While it's great these are getting preserved before being completely lost, it's a shame they only input a fraction of effort into, what could have been, a great product. Too many publishers are lagging behind in the e-world and technology. PDF is ok for a few things, but since most files tend to be huge, it's outdated. Adobe needs to step ahead of the curve, drop Flash and re-vamp Acrobat. Publishers need to create apps and files that are usable by multiple devices and not target just one device and group of customers. Adobe has long fallen behind in technology leadership and gone down the path of other software companies … greed. We don't need new software every year to shell out money, not unless it's ahead of the curve, flexible, multi-platform and user friendly. Keep poking Adobe and either they'll respond or another company will surpass them, as is the way of the computing world.


----------



## helluvawreck

Thanks for the info because I have considered ordering one for myself.


----------



## 12ftguru

I suspect that unlike Popular Woodworking and Fine Woodworking, nobody at AW is very technically savvy. This tends to lead to the hiring of "consultants" and other acts of self-mutilation.


----------



## reggiek

Sad to hear. With all the exciting developments of new technologies, you would think they could at least get a simple text and picture (with database search index) right. I have the FWW compilation and use it all the time with great success - it is one of my favorite reference DVD's. Hopefully, PW will get it together on the next one? Thanks for a great review and for the heads up.


----------



## llwynog

Thanks a lot for the review. Glad I learned this beforehand.


----------



## 12ftguru

Tried that. The vendor said they had no complaints from other buyers, but they would pass on "my concerns."


----------



## ChunkyC

I would talk to AW directly and forgo the middle man. Maybe they could get your money back.
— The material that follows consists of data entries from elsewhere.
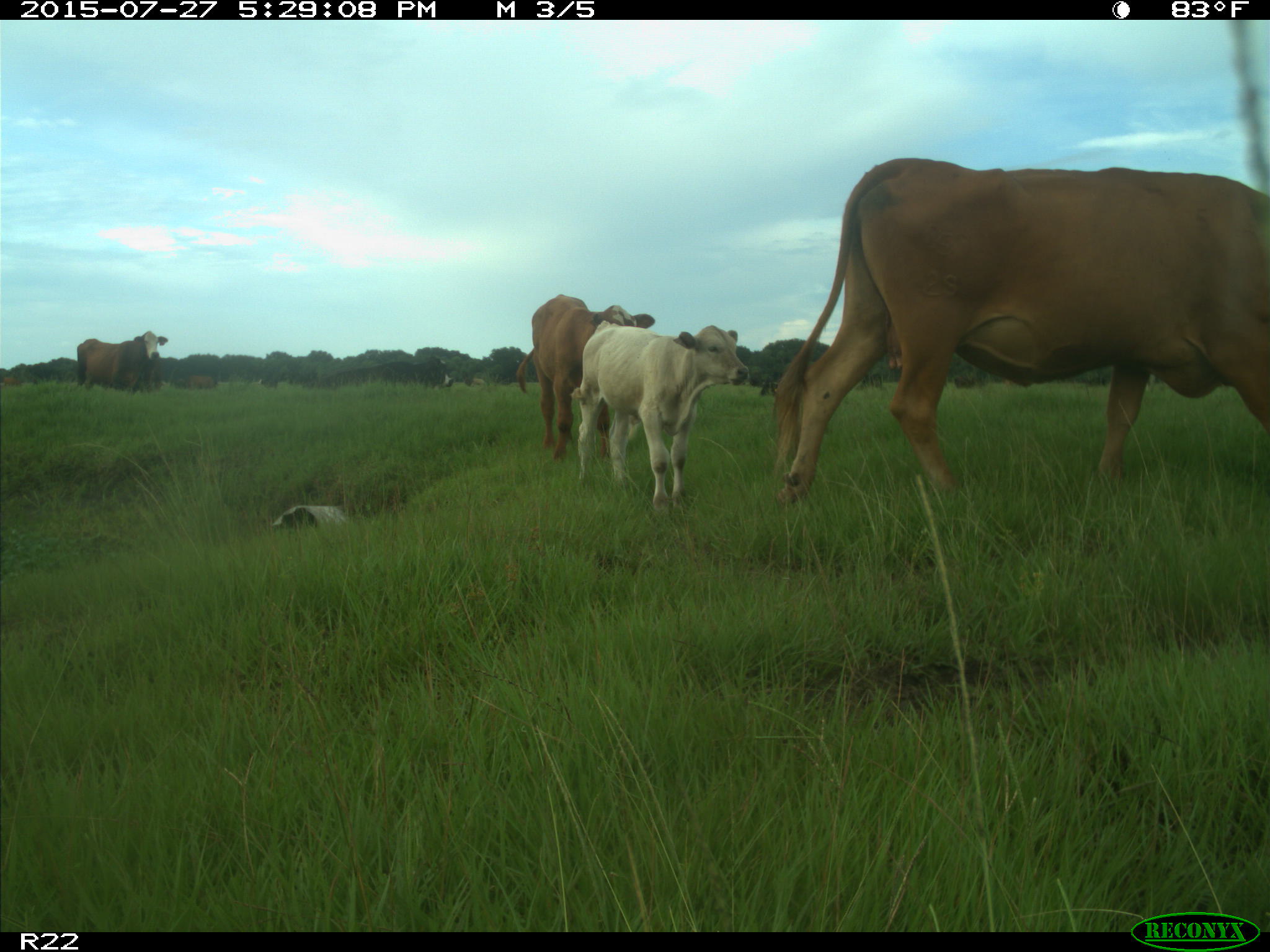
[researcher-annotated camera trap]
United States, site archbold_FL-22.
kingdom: Animalia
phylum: Chordata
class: Mammalia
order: Artiodactyla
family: Bovidae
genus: Bos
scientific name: Bos taurus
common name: domestic cow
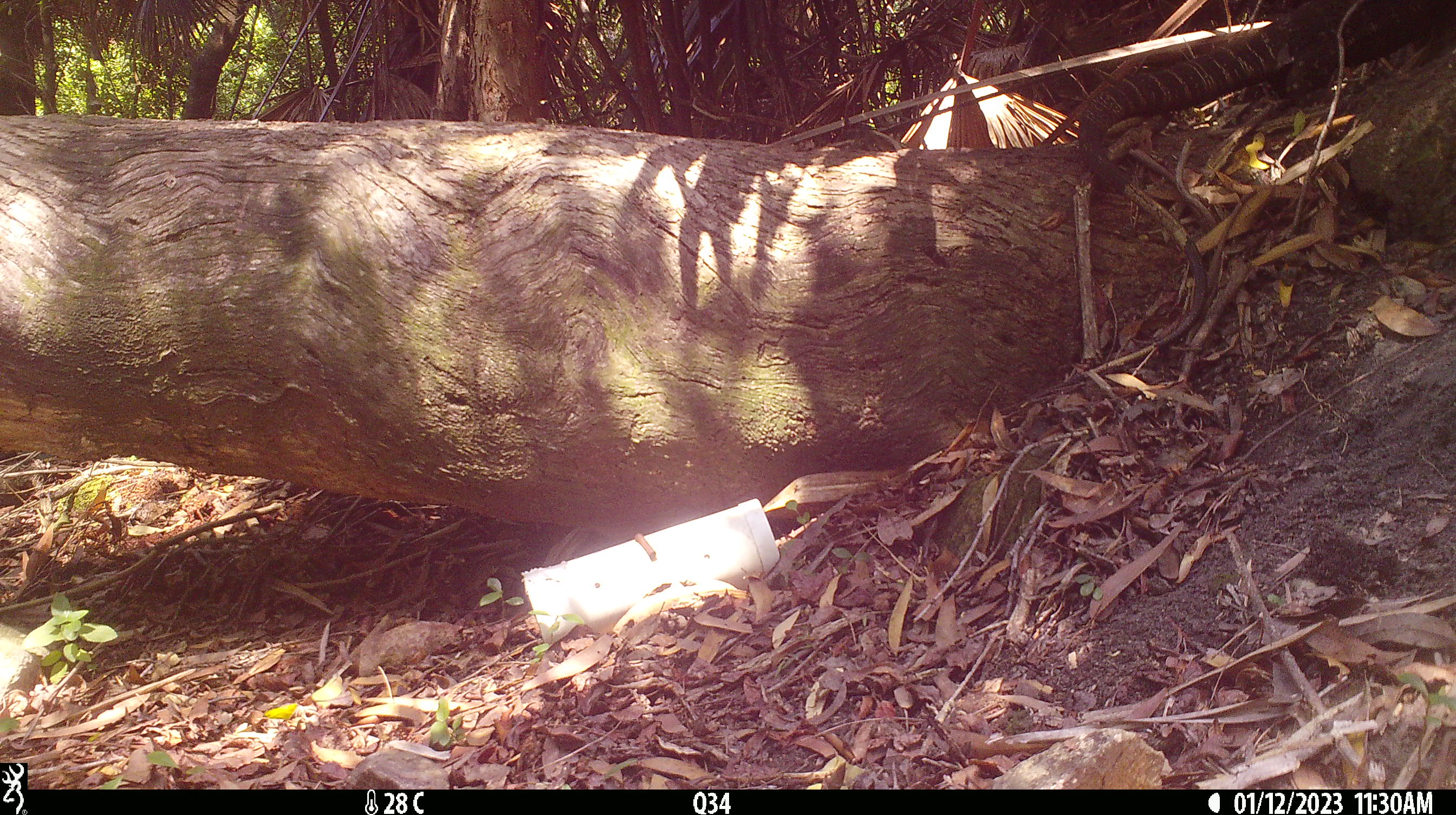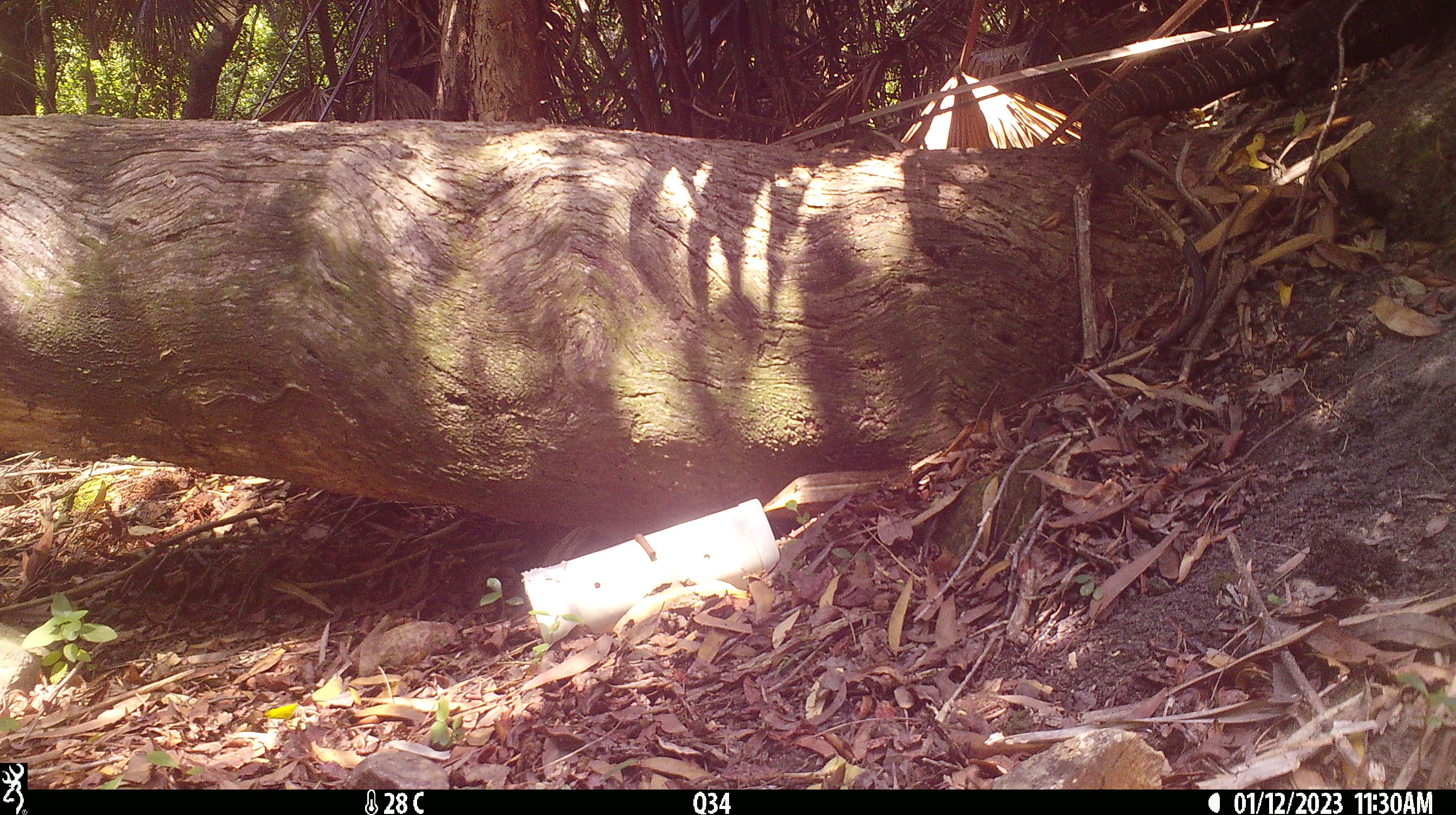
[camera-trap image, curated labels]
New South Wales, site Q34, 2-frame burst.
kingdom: Animalia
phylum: Chordata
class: Reptilia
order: Squamata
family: Varanidae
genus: Varanus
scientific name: Varanus varius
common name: lace monitor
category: goanna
Goanna (lace monitor) (Varanus varius).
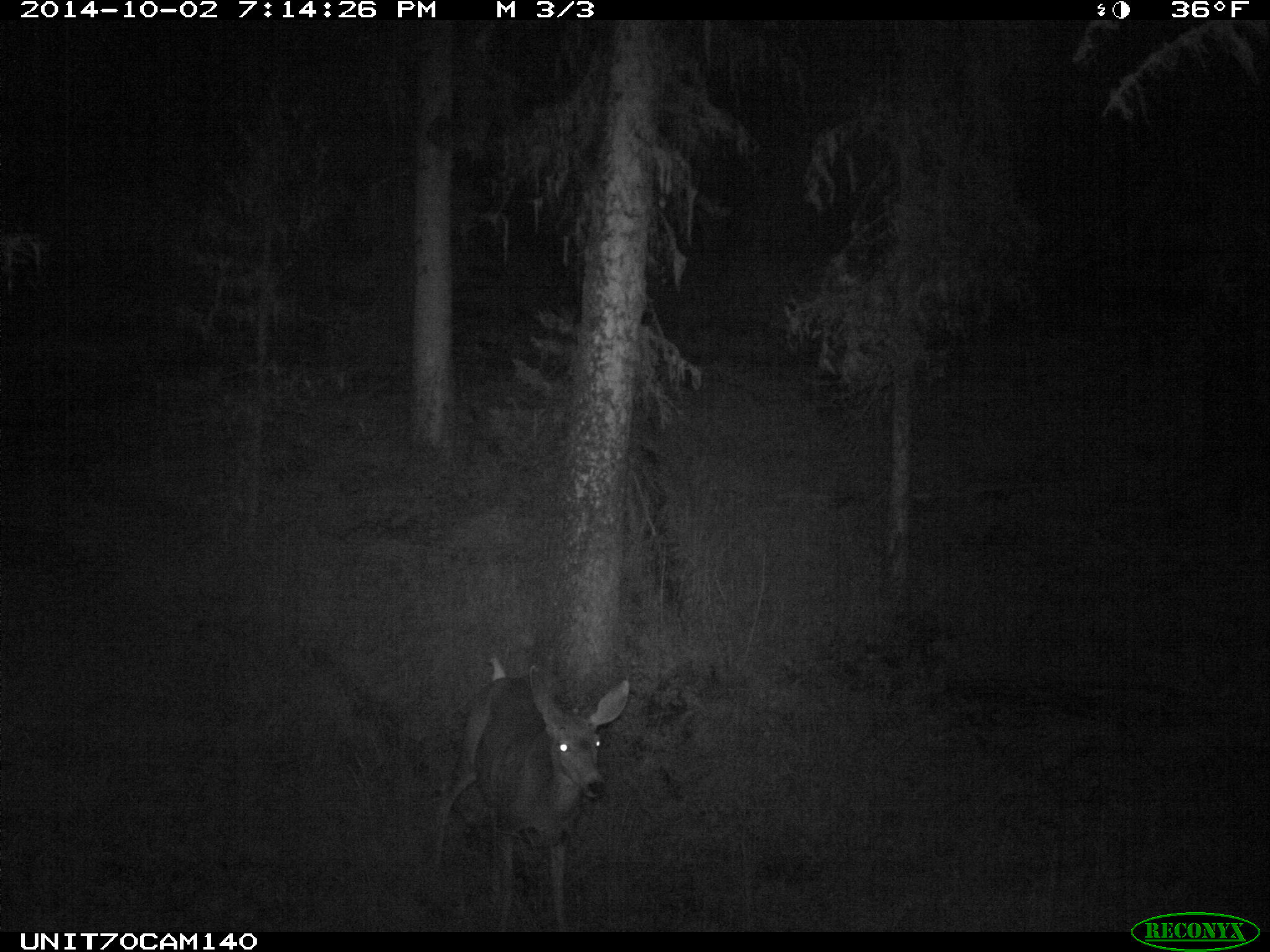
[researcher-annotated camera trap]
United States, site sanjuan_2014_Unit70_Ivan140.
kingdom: Animalia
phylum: Chordata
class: Mammalia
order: Artiodactyla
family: Cervidae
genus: Odocoileus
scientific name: Odocoileus hemionus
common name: mule deer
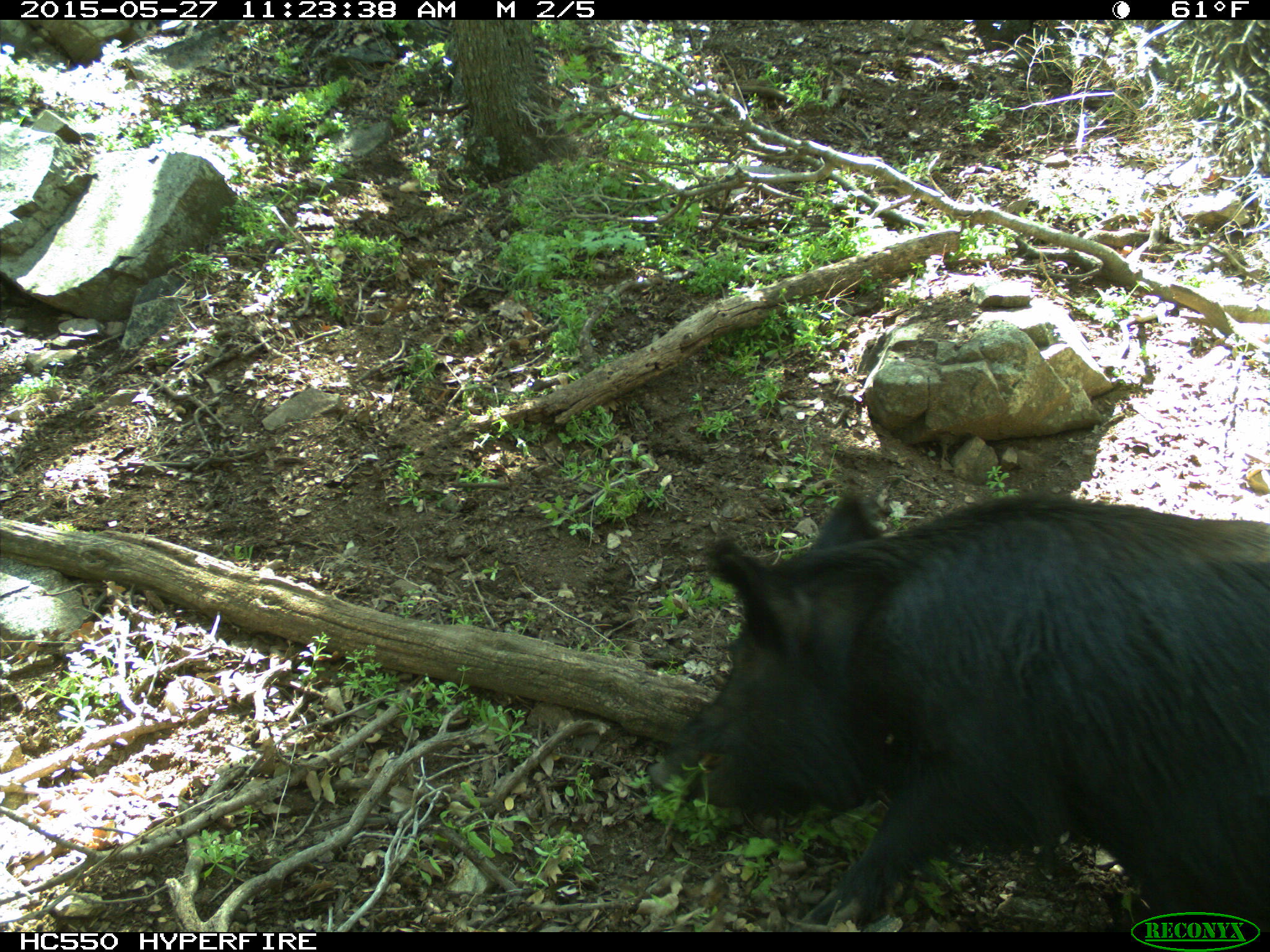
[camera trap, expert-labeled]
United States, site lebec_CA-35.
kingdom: Animalia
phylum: Chordata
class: Mammalia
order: Artiodactyla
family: Suidae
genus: Sus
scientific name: Sus scrofa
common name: wild boar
This is to bad. I was looking forward to getting the DVD in the future but I'll take a pass.

Flash. YUK! What morons…


----------



## mrg

12ftguru,

Thanks for the review. I design interactive pdfs for a living. The problem is most companies do not know the technologies that are out their or a still 2-3 versions behind. PDF is a great way to publish documents provided that they are set up properly. Adobe has a platform called Livecycle ES2 which is being revamped and relaunched as ADEP which is a powerhouse of an enterprise suite for web and digital media. It is going to take some time for the publishers to catch up and get on board.

FWW has an apology in the electronic mag section for the iPad and some other e-readers do to the fact that the vendor they are using for the conversions have not kept up with the technology and are working on getting everything squared away.


----------



## Tomas

I know you were looking to something interesting and useful - I am sorry you had to waste your money but thank you for saving our dollars - at least you did a good deed by warning us all.

I have a related beef with popular woodworking - their illustrations are horrible - unllike fine woodworking where I can figure how things are dimensioned, put together, joined, oriented, etc - not with the grade school quality of PW illustrations - this is the only reason I will not subscribe to PW - once they improve I am willing to give it a second thought.


----------



## JonathanG

Unfortunately, I'm in the boat with you. I ordered this about a week ago and it showed up on my doorstep earlier this week.

I have not had a chance to look at it yet, but it sounds like it's going to be a headache. I'll try to look at it over the weekend or early next week. If it's as bad as you've described, I'll be lodging a complaint with Peachtree, which is who I ordered it from. Is that where you purchased your copy?


----------



## 12ftguru

Yep. I ordered it from Peachtree. I had no luck with them, but I will email AW directly before sending this off to ebay.


----------